Let $f_1(x)\in \mathbb{Z}[x]$ be a fixed irreducible degree 4 polynomial such that its splitting field $F_1$ is an $S_4$-Galois extension over $\mathbb{Q}$ and the discriminant of $F_1$ is of the form $-k^2$ for some integer $k$. It is possible to show that $F_1$ contains $\mathbb{Q}(\sqrt{-1})$.
Does there always exist another irreducible degree 4 polynomial $g(x)\in \mathbb{Z}[x]$ whose splitting field $F$ is an $S_4$-Galois extension over $\mathbb{Q}$ and such that $F\cap F_1 = \mathbb{Q}(i)$?
In fact, I suspect that there should be infinitely many such extensions $F/\mathbb{Q}$ which are $S_4$-Galois over $\mathbb{Q}$ satisfying $F\cap F_1 = \mathbb{Q}(i)$? If my guess is actually correct, is there a generic way to construct a family of such polynomials which give rise to these distinct $F$?
Best Answer
Yes, this can be done. Let $K$ be a $S_4$-quartic field, $C$ its cubic resolvent field, and $L$ the Galois closure of $K$. By Galois correspondence, $L$ contains a unique quadratic subfield $Q$ which corresponds to the alternating group $A_4$; by our hypothesis, this quadratic subfield is equal to $\mathbb{Q}(\sqrt{-1})$. Note that the Galois closure $C^\prime$ of $C$ is also contained in $L$, and by Galois correspondence again $C^\prime$ has a unique quadratic subfield, which is then necessarily equal to $Q = \mathbb{Q}(\sqrt{-1})$. Therefore, to construct the required quartic polynomials (fields) we first look at the possible cubic resolvent fields.
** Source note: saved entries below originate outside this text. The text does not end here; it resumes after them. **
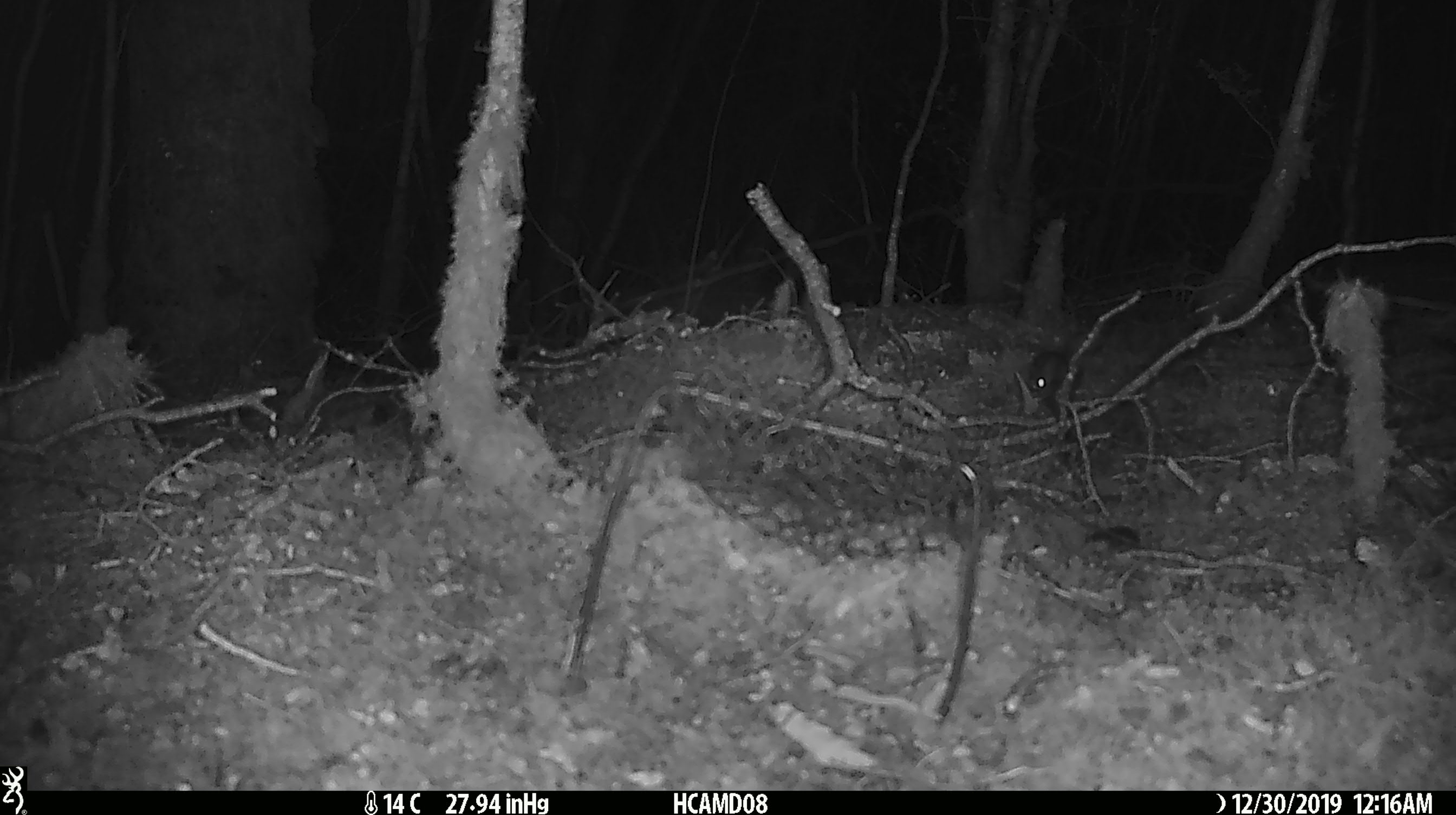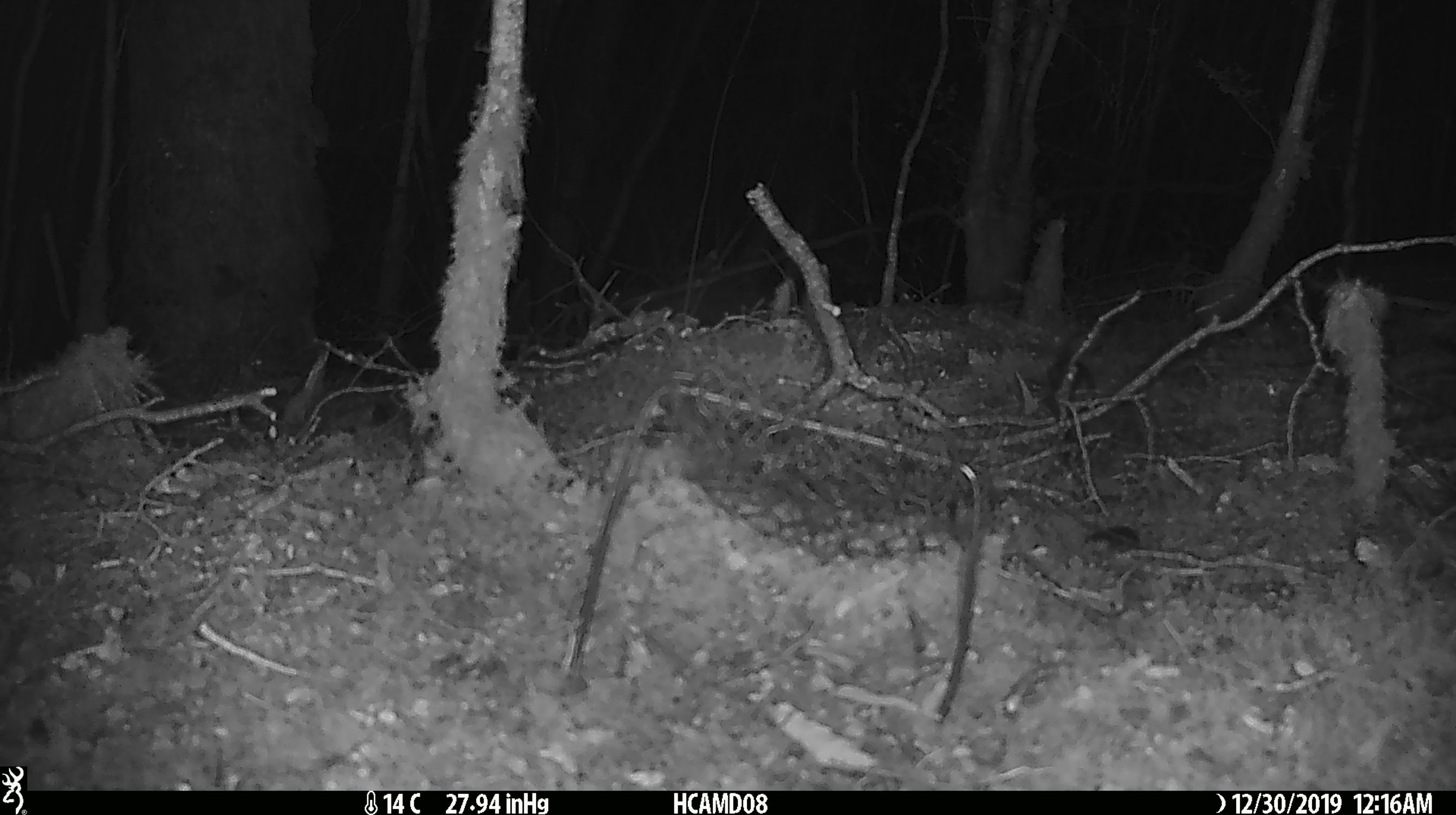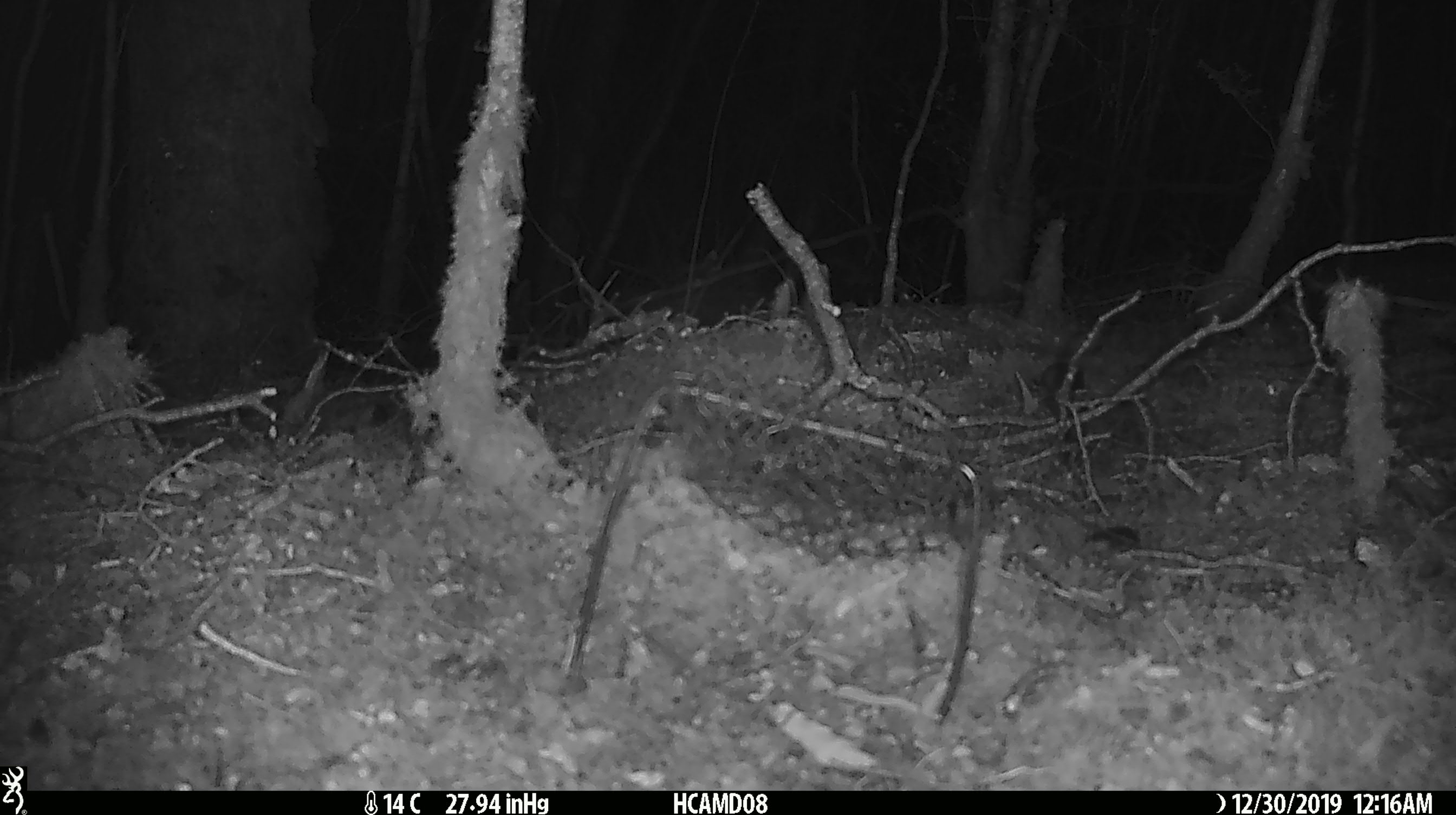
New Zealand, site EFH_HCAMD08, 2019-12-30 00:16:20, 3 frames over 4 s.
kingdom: Animalia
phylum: Chordata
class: Mammalia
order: Rodentia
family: Muridae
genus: Mus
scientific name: Mus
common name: mouse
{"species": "mouse (Mus)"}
It is known that the discriminant of a cubic field $C$ can be expressed uniquely in the form $\Delta(C) = df^2$, where $d$ is the discriminant of the quadratic resolvent field of $C$. By our assumption, we must have $d = -4$. We are thus looking for cubic fields whose discriminants are equal to $-(2k)^2$ for some $k \geq 1$. By the Delone-Faddeev correspondence, this is the same as looking for ($\text{GL}_2(\mathbb{Z})$-equivalence classes of) binary cubic forms with integer coefficients and discriminant $-4k^2$.
Restricting to monic binary cubic forms of the shape $F(x,y) = x^3 - Axy^2 + By^3$ whose discriminant is $4A^3 - 27B^2$, this gives the equation
$$\displaystyle 4A^3 = 27B^2 - 4k^2 \text{ giving } A^3 = 27b^2 - k^2, b = B/2.$$
This equation defines a genus 0 curve and can be explicitly parametrized.
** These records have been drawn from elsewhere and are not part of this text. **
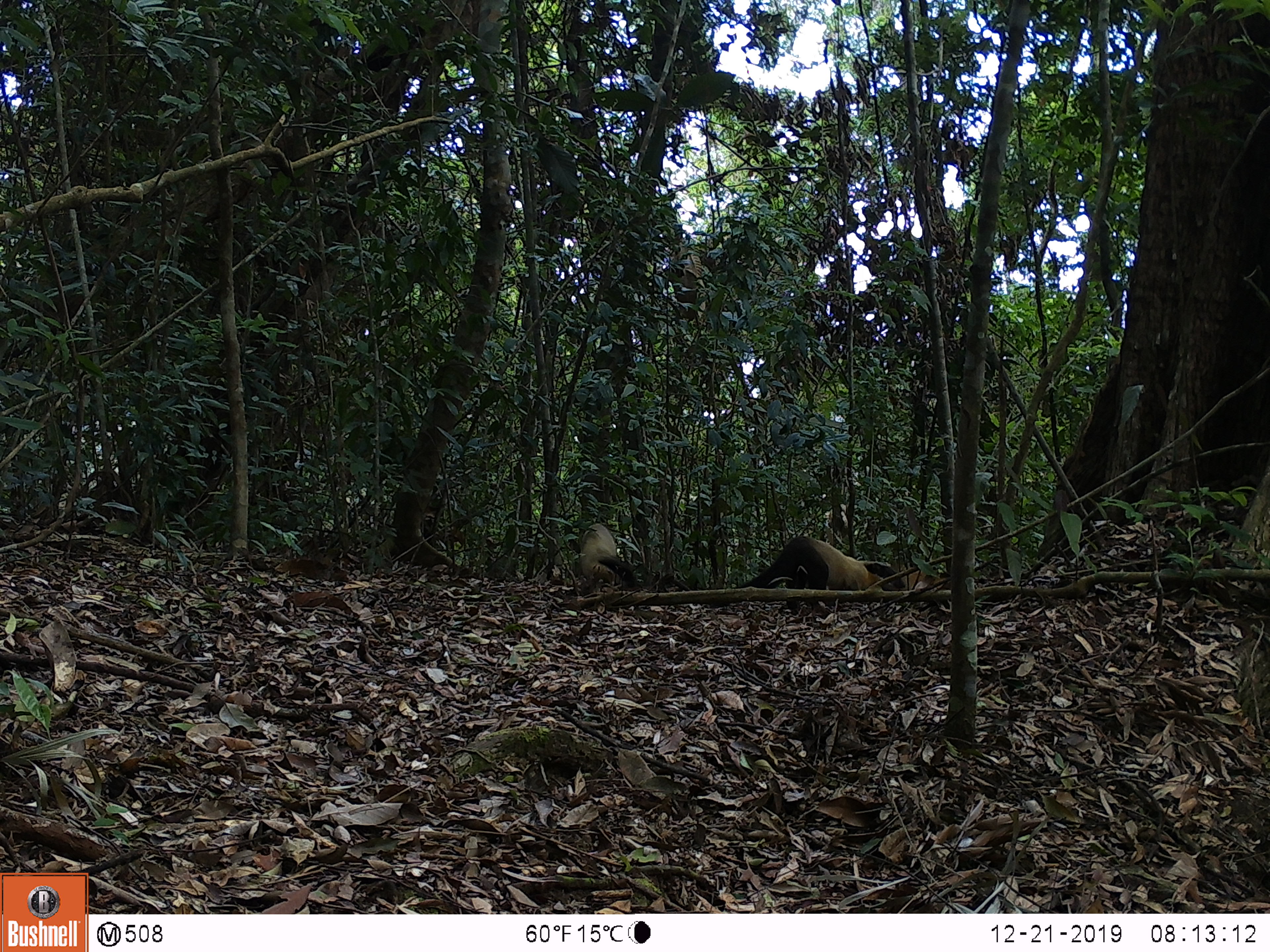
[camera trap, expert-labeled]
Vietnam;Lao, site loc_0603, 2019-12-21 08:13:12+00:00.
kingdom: Animalia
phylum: Chordata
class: Mammalia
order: Carnivora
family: Mustelidae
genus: Martes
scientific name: Martes flavigula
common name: yellow-throated marten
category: yellow throated marten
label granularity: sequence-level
Now to answer the question: given an initial $F_1$ with discriminant $-k^2$, construct infinitely many cubic fields $C_\ell$ with discriminant equal to $-4\ell^2$ and $\gcd(k, \ell)$ equal a power of 2 as above. Then, using the results of this paper (Dirichlet series associated to quartic fields with given cubic resolvent) by Cohen and Thorne, one can give infinitely many quartic fields with $K$ with cubic resolvent field equal to $C_\ell$. The resulting Galois closures of the fields $K$ generated this way will satisfy your constraints.